When we were deciding how our AmericanAncestors.org database search would work, one of the key considerations was that we didn’t want to return search results that contained a lot of ‘noise.’ On other websites, the database architects allowed for a certain (sometimes significant) number of irrelevant search results. This was undoubtedly intended to be helpful, but it is actually quite frustrating. So we decided to do ‘exact’ searches with a couple of twists. The goal was to give results that were exactly what you searched for. We spent quite a lot of time tuning our search algorithm, trying different approaches and analyzing the results. We’re pretty happy with our final approach, but it’s definitely helpful to understand how it works. And what the twists are.
Actually, I said that our searches are ‘exact’, but the ‘exact’ portion of the search applies to the surname, year range, record type, location, and any specific database or database type specified.
Twist #1 is that first names (which can include middle names and initials as well as maiden names) are searched with an ‘any match’ algorithm. So you will get a search result ‘hit’ by searching for given name ‘jon’ where ‘jon’ makes up any separate part of the given/middle/maiden name. For instance, searching our American Canadian Genealogical Society Index of Baptisms, Marriages, and Burials, 1840-2000, with ‘jon’ as a first name (and no other search fields filled-in) will returns hits for not only ‘Jon’ but also ‘Michael Jon,’ ‘Jon Alfred,’ ‘Jon Robert Jr,’ etc. Why did we do this? Well, often, a middle name or initial or suffix is not known by the searcher, and we feel that requiring an exact match in this case is too limiting. Any of those ‘Jons’ may be the one you’re looking for.
But what if you don’t want to do an exact search for last names? It is certainly the case that some names have common spelling variations. And, in many cases, last names appear with the ‘as written’ spelling, often phonetically, as written by a town clerk or census enumerator, who often just wrote ‘what they heard.’ Sometimes when these phonetic surnames are indexed, we add spelling variations to make it possible to find the surname without having to resort to Twist #2. In our original database of Yarmouth, Massachusetts Vital Records to 1850,* we indexed last names as written. Those last names often contained many spelling variations, with ‘Eldridge’ being a prime example. In the Yarmouth records, ‘Eldridge’ was occasionally spelled as such and a search for ‘eldridge’ in the original Yarmouth to 1850 VR database results in 248 hits for that spelling. However, the surname variations of ‘Eldredg,’ ‘Eldred,’ ‘Eldreg,’ ‘Eldredge’ and others appear in those Yarmouth records.
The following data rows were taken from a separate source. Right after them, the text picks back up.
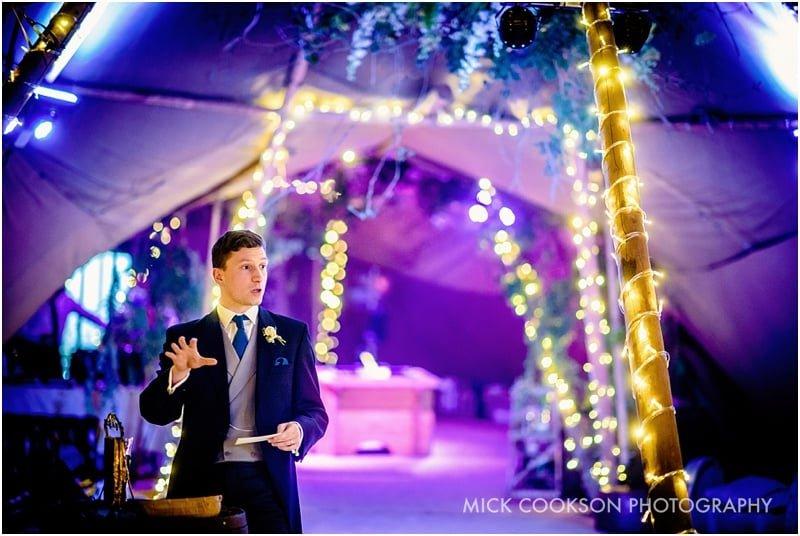 groom speech inside a tipi wedding tent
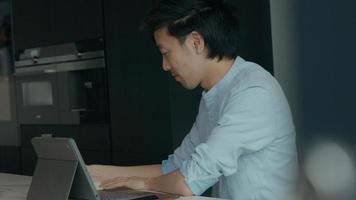 homem na cozinha com laptop olha para cima e dá de ombros foto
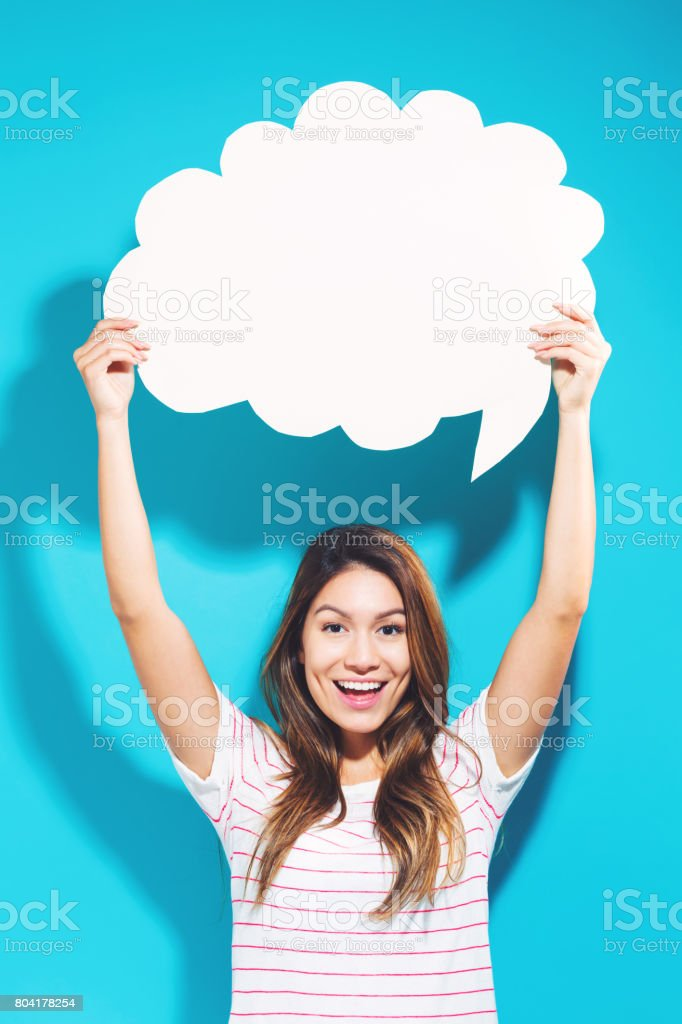 Young woman holding a speech bubble stock photo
Twist #2 involves the use of ‘wildcards.’ A search wildcard is a special character that represents any single character (a question mark, or ‘?’) or a sequence of any characters (an asterisk, or ‘*’). In the Eldridge example, with the original Yarmouth Vital Records to 1850 database, if you search for ‘eld*’ as a last name, you’ll get 540 hits. The asterisk allowed all the various spellings of the name that started with ‘eld’ to be found.*
My own last name ‘Sturgis’ is frequently spelled as ‘Sturges.’ Some branches of the family traditionally used the ‘e’ spelling, but mine usually used the ‘i’ spelling. And sometimes the same individual’s name was spelled with both variations. When I’m researching my own family, I always use the ‘?’ wildcard as part of the last name: ‘sturg?s’. This gets me both spelling variations.
The ‘?’ and ‘*’ wildcards can be used in any of the text fields, including First Name, Last Name, County/City/Town, and keyword. If you haven’t tried using wildcards in searches, now’s the time to try them!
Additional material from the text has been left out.